Por: Gustavo Páez Escobar

Cúcuta se enorgullece de ser la cuna del general Santander, cuya casa natal se conserva como precioso monumento que atrae la admiración de los turistas. La plaza principal se denomina, por lógica, Parque San­tander. Los cucuteños comentan con timbre de orgullo que fue aquí donde Bolívar y Santander riñeron por primera vez.

La ciudad cuida con esmero otros testimonios históricos que le dan dimensión a la vida regional, como el templo donde se reunió el primer Congreso de la Gran Colombia en 1821; los restos de la capilla de Santa Ana, donde fue bautizado Santander; la casa de Gobierno, conocida como La Bagatela, residencia del vice­presidente Nariño durante las se­siones del Congreso y asiento del órgano ejecutivo de entonces; y no se han olvidado del célebre Tamarindo —que aquí se proclama con mayús­cula solemnidad—, el árbol patriar­cal, todavía adusto y frondoso, bajo cuya sombra deliberaban los constituyentes en las tardes calurosas de 1821.

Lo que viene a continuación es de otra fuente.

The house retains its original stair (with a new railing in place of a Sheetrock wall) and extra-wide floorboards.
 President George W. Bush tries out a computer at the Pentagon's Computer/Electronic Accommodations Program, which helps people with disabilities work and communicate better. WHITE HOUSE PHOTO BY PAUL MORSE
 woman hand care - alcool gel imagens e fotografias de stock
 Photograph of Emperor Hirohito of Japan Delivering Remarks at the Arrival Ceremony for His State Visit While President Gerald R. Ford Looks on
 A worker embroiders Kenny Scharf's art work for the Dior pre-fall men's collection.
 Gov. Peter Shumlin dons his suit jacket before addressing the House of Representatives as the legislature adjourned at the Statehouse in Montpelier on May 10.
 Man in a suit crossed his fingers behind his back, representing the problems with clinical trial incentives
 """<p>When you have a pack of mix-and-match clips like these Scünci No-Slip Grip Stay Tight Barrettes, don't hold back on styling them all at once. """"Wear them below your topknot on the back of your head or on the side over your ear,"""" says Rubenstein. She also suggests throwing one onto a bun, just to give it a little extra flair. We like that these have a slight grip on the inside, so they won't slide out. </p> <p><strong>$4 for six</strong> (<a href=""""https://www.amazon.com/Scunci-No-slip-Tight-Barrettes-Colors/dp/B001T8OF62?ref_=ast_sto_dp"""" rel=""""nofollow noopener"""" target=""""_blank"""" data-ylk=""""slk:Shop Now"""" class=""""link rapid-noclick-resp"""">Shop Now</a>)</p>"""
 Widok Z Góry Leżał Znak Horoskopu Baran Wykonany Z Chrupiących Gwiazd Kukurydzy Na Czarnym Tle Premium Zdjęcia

El recuerdo de doña Juana Rangel de Cuéllar, fundadora de la ciudad, se mantiene vivo en el afecto de los vecinos. Esclarecida dama pamplonesa, rica y generosa, que donó el 17 de junio de 1733 buena extensión de tierra para fundar la rústica población que con el tiempo sería el pujante centro de la actualidad.

Otro título que los habitantes en­dilgan a su urbe es el de Vitrina de Colombia, y buena razón les asiste. El establecimiento de la zona franca en momentos de gran prosperidad económica por el comercio con Venezuela trajo los beneficios del impulso aduanero que significa poseer, en la propia tierra, el nervio de las importaciones y ex­portaciones y las ventajas del almacenamiento y procesamiento de mercancías con exenciones arance­larias.

El flujo de venezolanos a la ciudad en épocas en que el bolívar era moneda fuerte determinó un gran auge del comercio cucuteño, que tal vez no se repetirá. Floreció entonces una plaza palpitante y abarrotada de negocios, con una vigorosa red hotelera —encabezada por el tradicional Hotel Tonchalá— y el ingrediente indispensable del tu­rismo halagador y bien explotado.

La caída del bolívar le hizo cambiar el rumbo a la ciudad. El estrépito fue fenomenal. Los negocios se de­rrumbaron. Comenzaba la depresión económica de la que to­davía no se repone la gente. Sin embargo, ya se han superado los estragos iniciales. El tiempo se en­cargó de curar, mediante el auxilio de políticas oficiales y la aparición de otras fórmulas fronterizas, las heridas que había producido el cataclismo. Pero Cúcuta, ciudad sin industria, sigue pasando momentos difíciles.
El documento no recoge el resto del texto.